▶ [Zadanie do wykonania]: Proszę przytoczyć fragment wpisu o rowerze górskim, zaczynając od „[rower] Górski do” i kończąc na „też będzie kłopot.”, zamieniając w nim „forum” na „stronie”.

▶ [Podany tekst]:
Skocz do zawartości

[rower] Górski do 1300,-


Vis Maior

Rekomendowane odpowiedzi

Marcin J: witamy na forum.

A teraz do rzeczy:

1. Temat podobny - jak widać - już istnieje (połączyłam twój z tymże);

2. O tylnym zawieszeniu w tej cenie zapomnij - nie da się. Z tarczówkami też będzie kłopot.

Przejrzyj niniejszy temat od początku - może rzucą ci się w oczy jakieś konkretne modele. Jeśli nie - będziemy radzić dalej.

Pozdrówko naprowadzające :)

Odnośnik do komentarza
Udostępnij na innych stronach

Bardzo dziękuję za rady zaraz się im przyjrzę no to w takim razie rower bez zawieszenia tylnego i bez tarczówek ale zależałoby mi na dobrym amortyzatorze dobrze by było z regulacją skoku. Rower przeznaczony byłby zarówno do jazdy po lesie jak i po asfalcie.

▶ [Dostarczony materiał]:
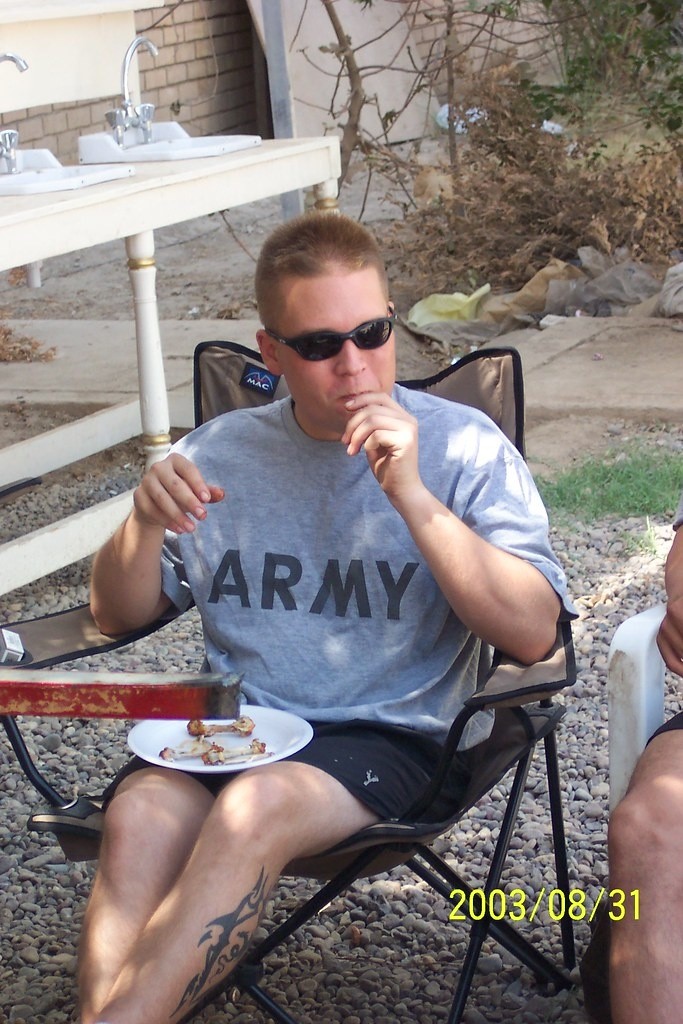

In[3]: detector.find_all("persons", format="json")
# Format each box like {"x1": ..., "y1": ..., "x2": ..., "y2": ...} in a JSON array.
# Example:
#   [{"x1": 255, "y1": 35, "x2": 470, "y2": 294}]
[
  {"x1": 78, "y1": 213, "x2": 580, "y2": 1024},
  {"x1": 607, "y1": 494, "x2": 683, "y2": 1024}
]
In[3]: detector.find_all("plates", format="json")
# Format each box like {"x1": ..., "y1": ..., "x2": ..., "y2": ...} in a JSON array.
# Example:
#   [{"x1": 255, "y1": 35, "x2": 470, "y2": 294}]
[{"x1": 130, "y1": 704, "x2": 313, "y2": 773}]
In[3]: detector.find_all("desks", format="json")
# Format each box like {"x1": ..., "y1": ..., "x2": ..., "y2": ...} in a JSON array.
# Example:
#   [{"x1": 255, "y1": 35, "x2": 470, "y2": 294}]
[{"x1": 0, "y1": 136, "x2": 343, "y2": 592}]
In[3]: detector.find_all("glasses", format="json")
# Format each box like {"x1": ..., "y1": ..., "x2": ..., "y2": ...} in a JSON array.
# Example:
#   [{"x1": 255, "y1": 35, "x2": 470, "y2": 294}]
[{"x1": 265, "y1": 304, "x2": 398, "y2": 361}]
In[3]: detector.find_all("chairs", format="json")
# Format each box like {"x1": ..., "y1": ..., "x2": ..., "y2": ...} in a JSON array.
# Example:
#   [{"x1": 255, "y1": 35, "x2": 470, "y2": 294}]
[{"x1": 0, "y1": 340, "x2": 580, "y2": 1024}]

▶ [W odpowiedzi]:
[rower] Górski do 1300,-


Vis Maior

Rekomendowane odpowiedzi

Marcin J: witamy na stronie.

A teraz do rzeczy:

1. Temat podobny - jak widać - już istnieje (połączyłam twój z tymże);

2. O tylnym zawieszeniu w tej cenie zapomnij - nie da się. Z tarczówkami też będzie kłopot.